## WRITTEN INSTRUCTION A
Summarize the article on phone tracking and surveillance in two sentences.

Big Data and The Surveillance Society

We kill people based on metadata. – Gen. Michael Hayden, former head of the NSA and CIA
Bene vixit, bene qui latuit. (To live well is to live concealed) - – Ovid (43 BC - 18 AD)
The most sacred thing is to be able to shut your own door. – G.K. Chesterton (1874 - 1936)
I don't know why people are so keen to put the details of their private lives in public; they forget that invisibility is a superpower. – Banksy (2006)

Spying On You Everywhere: Technology Companies Now Offer Global Spying Tools

by Arthur Foxake

A Washinton Post article published in august 2014 revealed what the tech-savvy amongs us have known for a long time; that almost all recent cell phones can be located and tracked with the easily available and affordable technology. Software apps that interact with the GPS system can locate a handhold phone or portable computer within alarming accuracy from anywhere on the planet the globe are nothing new. Documents in the information published by former United States security agent Ed. Snowden last year made public the fact that the US National Security Agency (NSA) could, and did, gather data on all internet and cellular network traffic. There have since been rumours,as yet unconfirmed, that the NSA / CIA and other governments not only eavesdrop on many calls but also have a siftware 'kill' switch that could take individuals, groups of individuals or even entire networks down if it became politically expedient to do so.

According the Washington Post story, however, it is no longer only government agencies such as the NSA or UK counterpart, GCHQ (General Communications Headquarters), with their advanced technology and almost unlimited resources that may be carrying out such surveillance.

## INFORMATION PROVIDED

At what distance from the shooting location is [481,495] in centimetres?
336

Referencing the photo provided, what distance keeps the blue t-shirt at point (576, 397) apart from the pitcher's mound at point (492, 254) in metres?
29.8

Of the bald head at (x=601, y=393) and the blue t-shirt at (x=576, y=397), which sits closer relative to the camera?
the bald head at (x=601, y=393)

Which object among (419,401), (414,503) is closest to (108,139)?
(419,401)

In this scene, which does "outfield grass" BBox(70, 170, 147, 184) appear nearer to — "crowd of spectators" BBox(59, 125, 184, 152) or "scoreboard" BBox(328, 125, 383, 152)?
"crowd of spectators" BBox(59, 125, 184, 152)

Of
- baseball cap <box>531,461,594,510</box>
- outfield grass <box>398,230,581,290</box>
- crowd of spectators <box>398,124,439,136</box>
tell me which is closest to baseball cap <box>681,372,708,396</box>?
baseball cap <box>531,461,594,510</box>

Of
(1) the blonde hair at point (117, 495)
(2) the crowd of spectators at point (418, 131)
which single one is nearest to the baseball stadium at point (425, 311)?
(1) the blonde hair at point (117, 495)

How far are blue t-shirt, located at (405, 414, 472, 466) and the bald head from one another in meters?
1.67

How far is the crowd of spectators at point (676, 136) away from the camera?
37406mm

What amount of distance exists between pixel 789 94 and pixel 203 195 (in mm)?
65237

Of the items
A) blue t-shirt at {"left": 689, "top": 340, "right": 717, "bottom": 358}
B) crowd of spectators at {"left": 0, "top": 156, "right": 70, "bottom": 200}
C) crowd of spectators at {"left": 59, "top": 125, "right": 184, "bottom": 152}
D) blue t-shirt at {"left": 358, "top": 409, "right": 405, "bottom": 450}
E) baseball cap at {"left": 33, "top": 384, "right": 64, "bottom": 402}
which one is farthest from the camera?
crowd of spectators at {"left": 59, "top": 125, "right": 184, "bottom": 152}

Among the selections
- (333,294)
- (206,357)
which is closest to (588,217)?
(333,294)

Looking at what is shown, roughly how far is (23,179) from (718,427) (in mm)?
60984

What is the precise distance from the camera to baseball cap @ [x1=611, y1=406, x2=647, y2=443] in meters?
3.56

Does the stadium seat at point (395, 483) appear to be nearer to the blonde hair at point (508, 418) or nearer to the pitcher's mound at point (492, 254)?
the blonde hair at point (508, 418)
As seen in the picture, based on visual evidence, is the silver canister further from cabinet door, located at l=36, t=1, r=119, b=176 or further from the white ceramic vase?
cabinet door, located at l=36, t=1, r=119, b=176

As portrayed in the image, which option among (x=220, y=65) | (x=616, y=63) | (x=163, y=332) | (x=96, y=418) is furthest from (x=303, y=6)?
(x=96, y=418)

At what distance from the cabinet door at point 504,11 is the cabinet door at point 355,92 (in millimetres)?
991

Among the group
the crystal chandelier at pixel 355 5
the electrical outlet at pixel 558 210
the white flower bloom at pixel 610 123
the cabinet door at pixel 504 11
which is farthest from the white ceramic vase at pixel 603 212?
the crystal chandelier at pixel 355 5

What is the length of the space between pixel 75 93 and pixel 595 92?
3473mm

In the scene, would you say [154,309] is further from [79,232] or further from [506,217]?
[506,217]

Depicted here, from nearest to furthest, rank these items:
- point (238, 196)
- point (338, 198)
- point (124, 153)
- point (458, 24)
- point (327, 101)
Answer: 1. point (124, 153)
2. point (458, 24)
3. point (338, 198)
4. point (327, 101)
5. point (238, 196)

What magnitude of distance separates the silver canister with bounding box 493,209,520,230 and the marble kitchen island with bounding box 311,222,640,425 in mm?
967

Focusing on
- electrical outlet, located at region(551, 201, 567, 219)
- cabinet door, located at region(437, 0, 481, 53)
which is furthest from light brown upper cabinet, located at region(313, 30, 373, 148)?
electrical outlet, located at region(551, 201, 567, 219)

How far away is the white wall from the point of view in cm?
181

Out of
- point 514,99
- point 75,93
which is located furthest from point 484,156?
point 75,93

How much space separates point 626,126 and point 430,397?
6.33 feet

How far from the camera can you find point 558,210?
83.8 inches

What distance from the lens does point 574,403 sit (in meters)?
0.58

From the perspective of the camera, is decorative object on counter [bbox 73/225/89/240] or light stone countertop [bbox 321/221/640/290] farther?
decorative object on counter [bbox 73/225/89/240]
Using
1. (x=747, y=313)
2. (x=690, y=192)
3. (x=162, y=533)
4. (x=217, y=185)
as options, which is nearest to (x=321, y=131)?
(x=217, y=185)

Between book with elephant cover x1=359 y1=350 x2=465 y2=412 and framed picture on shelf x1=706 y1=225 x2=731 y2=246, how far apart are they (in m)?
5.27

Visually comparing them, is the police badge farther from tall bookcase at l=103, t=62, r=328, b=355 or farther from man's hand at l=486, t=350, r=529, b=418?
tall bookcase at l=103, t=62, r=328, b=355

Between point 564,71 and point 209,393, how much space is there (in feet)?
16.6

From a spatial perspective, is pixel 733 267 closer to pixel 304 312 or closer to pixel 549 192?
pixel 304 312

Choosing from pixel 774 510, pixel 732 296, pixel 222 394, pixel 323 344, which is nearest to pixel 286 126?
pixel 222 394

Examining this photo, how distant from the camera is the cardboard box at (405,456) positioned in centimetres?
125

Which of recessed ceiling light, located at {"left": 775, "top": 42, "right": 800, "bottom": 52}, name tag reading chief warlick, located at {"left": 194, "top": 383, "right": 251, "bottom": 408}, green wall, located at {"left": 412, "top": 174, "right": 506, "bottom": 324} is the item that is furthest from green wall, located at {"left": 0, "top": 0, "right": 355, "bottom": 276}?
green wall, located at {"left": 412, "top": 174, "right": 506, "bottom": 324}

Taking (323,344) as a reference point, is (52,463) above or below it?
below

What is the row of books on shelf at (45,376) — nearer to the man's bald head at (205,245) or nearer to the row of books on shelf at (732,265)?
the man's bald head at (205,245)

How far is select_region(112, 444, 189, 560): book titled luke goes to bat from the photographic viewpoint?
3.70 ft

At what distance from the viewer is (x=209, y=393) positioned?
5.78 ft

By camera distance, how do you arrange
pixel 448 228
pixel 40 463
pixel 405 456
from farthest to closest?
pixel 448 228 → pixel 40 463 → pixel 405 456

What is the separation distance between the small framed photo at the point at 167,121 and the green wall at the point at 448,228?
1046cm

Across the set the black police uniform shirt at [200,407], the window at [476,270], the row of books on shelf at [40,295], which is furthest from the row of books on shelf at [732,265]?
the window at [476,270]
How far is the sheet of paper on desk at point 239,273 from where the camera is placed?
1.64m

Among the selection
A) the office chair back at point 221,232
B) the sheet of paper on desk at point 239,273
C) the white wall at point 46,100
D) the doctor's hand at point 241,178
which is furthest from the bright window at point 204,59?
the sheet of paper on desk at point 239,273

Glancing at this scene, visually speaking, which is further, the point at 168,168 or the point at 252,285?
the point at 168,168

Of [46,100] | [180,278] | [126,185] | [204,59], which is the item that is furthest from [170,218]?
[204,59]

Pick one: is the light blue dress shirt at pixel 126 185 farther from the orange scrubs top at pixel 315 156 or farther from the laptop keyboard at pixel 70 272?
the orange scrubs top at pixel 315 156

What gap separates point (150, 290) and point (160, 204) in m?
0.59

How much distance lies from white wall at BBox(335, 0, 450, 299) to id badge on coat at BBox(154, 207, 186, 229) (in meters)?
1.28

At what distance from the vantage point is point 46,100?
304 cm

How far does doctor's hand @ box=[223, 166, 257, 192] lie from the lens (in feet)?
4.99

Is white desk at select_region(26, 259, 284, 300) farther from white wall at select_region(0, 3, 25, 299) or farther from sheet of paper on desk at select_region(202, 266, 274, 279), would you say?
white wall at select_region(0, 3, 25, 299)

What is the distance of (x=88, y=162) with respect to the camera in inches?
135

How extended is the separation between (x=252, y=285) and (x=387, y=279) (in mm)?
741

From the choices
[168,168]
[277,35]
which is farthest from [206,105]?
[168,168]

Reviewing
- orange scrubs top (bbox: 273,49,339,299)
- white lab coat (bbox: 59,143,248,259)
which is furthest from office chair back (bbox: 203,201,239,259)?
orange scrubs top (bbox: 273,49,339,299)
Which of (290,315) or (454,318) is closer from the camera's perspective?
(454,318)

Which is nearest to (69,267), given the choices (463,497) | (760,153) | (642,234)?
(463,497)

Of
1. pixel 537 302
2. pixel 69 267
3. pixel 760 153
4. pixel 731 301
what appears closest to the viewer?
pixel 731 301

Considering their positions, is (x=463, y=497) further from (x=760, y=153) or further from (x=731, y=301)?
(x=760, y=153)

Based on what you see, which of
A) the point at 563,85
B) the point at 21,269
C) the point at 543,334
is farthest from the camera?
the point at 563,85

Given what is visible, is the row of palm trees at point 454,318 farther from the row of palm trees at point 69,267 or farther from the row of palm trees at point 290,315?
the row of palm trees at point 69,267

## WRITTEN INSTRUCTION B
Please count the lines of the records that contain the string "positioned", treating case as significant, and give only the number.

## WRITTEN RESPONSE A
A Washington Post article from August 2014 reported that almost all recent cell phones can be located and tracked with easily available, affordable technology, and documents made public by Ed. Snowden showed that the NSA could and did gather data on all internet and cellular network traffic. According to the Post story, government agencies such as the NSA and GCHQ may no longer be the only ones carrying out such surveillance.

## WRITTEN RESPONSE B
2